## Material shown:
=== Section Start ===

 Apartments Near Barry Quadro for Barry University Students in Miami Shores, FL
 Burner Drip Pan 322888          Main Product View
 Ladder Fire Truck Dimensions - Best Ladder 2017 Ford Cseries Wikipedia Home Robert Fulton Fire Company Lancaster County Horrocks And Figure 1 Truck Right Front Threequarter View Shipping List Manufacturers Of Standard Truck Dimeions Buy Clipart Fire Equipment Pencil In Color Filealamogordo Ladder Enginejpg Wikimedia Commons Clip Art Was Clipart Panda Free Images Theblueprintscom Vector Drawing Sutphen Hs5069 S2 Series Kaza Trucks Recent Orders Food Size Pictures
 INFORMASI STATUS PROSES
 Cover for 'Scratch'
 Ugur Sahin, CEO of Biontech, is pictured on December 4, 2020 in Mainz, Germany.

=== Section End ===
=== Section Start ===

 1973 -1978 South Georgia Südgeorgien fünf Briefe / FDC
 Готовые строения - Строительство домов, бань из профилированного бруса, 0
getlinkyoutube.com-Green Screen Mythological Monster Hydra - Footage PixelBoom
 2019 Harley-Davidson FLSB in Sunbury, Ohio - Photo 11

=== Section End ===
=== Section Start ===

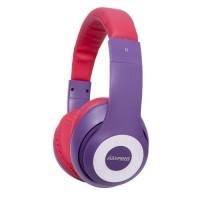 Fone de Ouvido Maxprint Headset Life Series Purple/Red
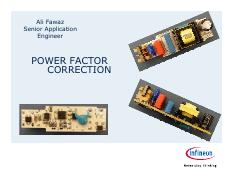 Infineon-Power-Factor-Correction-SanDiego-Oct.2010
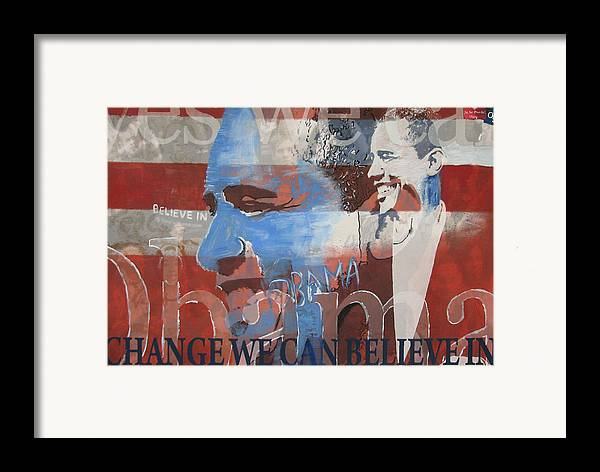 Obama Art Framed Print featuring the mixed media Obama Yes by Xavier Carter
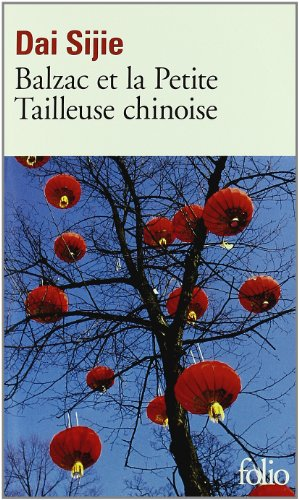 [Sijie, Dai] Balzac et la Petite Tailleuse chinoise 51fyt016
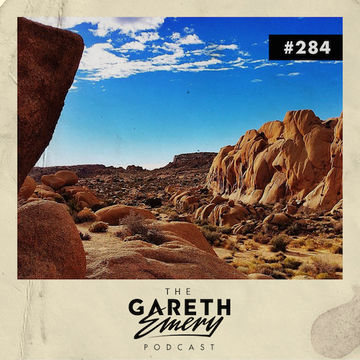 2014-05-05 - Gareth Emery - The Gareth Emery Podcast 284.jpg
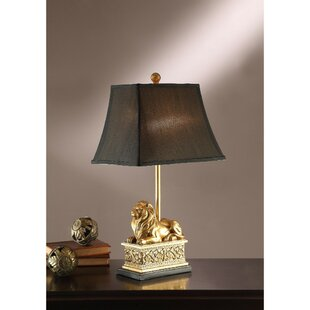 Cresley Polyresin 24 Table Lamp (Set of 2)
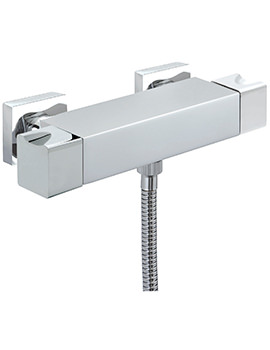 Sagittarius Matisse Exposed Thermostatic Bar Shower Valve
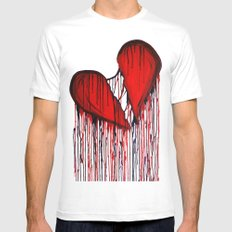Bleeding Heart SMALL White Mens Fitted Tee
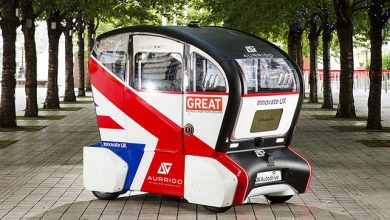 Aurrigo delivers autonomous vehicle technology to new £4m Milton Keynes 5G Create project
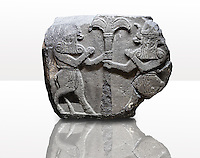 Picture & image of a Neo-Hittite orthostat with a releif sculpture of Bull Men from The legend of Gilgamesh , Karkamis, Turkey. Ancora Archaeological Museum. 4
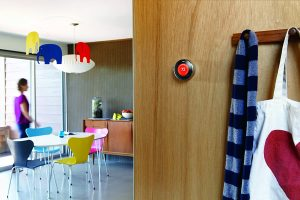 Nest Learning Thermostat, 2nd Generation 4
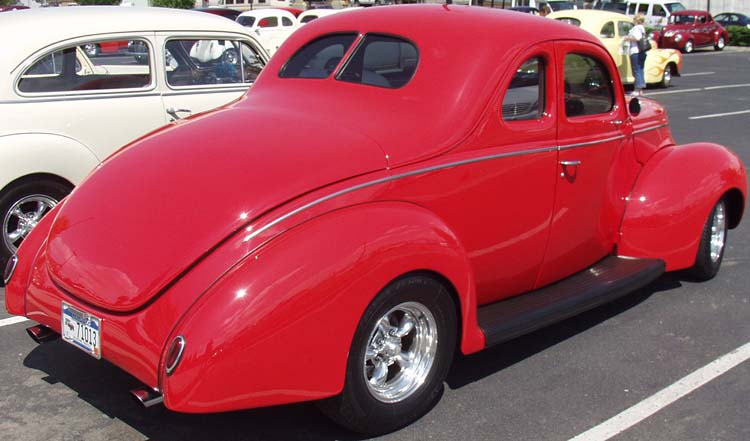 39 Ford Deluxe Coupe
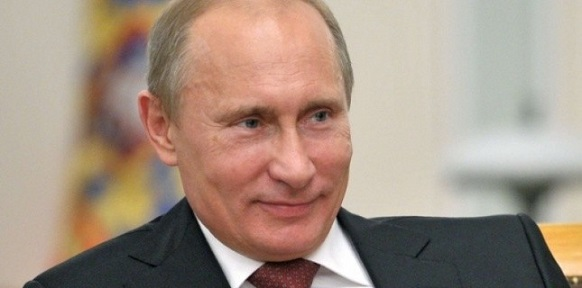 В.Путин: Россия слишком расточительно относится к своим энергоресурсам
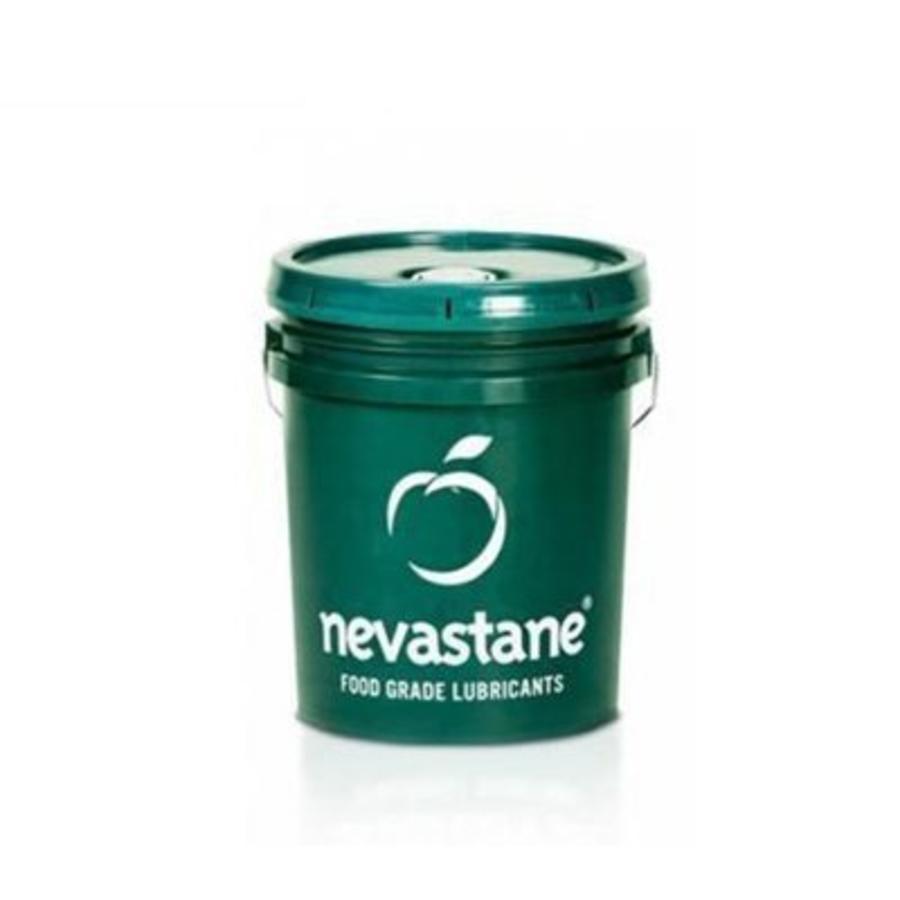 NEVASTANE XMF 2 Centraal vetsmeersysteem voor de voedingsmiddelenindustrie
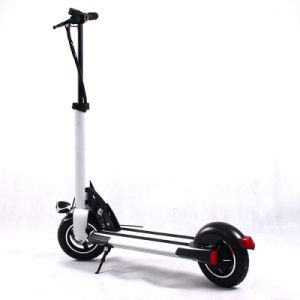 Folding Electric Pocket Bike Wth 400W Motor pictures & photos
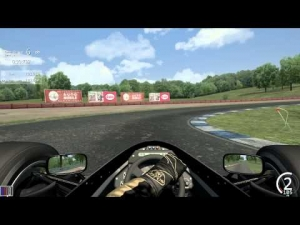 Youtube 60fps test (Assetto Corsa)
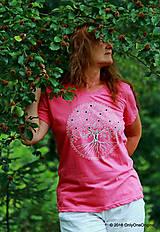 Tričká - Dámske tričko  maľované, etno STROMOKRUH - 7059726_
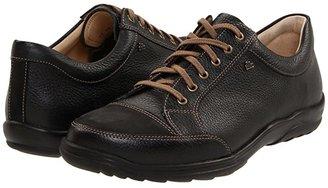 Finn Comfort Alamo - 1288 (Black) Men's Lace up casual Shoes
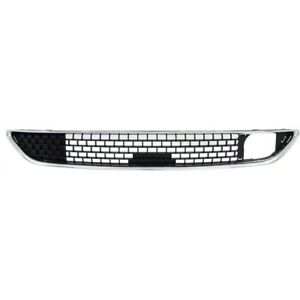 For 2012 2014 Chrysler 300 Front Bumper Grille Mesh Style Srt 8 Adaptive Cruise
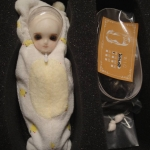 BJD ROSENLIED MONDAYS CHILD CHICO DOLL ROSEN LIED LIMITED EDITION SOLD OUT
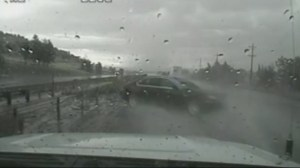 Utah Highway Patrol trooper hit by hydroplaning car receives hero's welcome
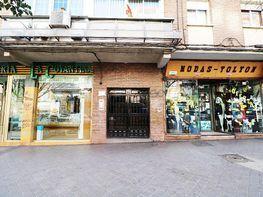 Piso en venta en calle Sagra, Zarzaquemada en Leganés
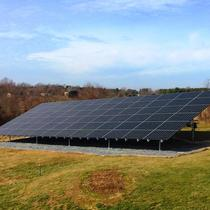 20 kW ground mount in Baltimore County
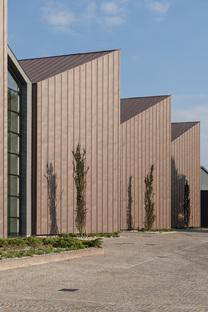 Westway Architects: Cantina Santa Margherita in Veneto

=== Section End ===

## Exercise description:
Wherever the word "View" appears in a line of the data, copy that line.

## Written answer:
 Burner Drip Pan 322888          Main Product View
 Ladder Fire Truck Dimensions - Best Ladder 2017 Ford Cseries Wikipedia Home Robert Fulton Fire Company Lancaster County Horrocks And Figure 1 Truck Right Front Threequarter View Shipping List Manufacturers Of Standard Truck Dimeions Buy Clipart Fire Equipment Pencil In Color Filealamogordo Ladder Enginejpg Wikimedia Commons Clip Art Was Clipart Panda Free Images Theblueprintscom Vector Drawing Sutphen Hs5069 S2 Series Kaza Trucks Recent Orders Food Size Pictures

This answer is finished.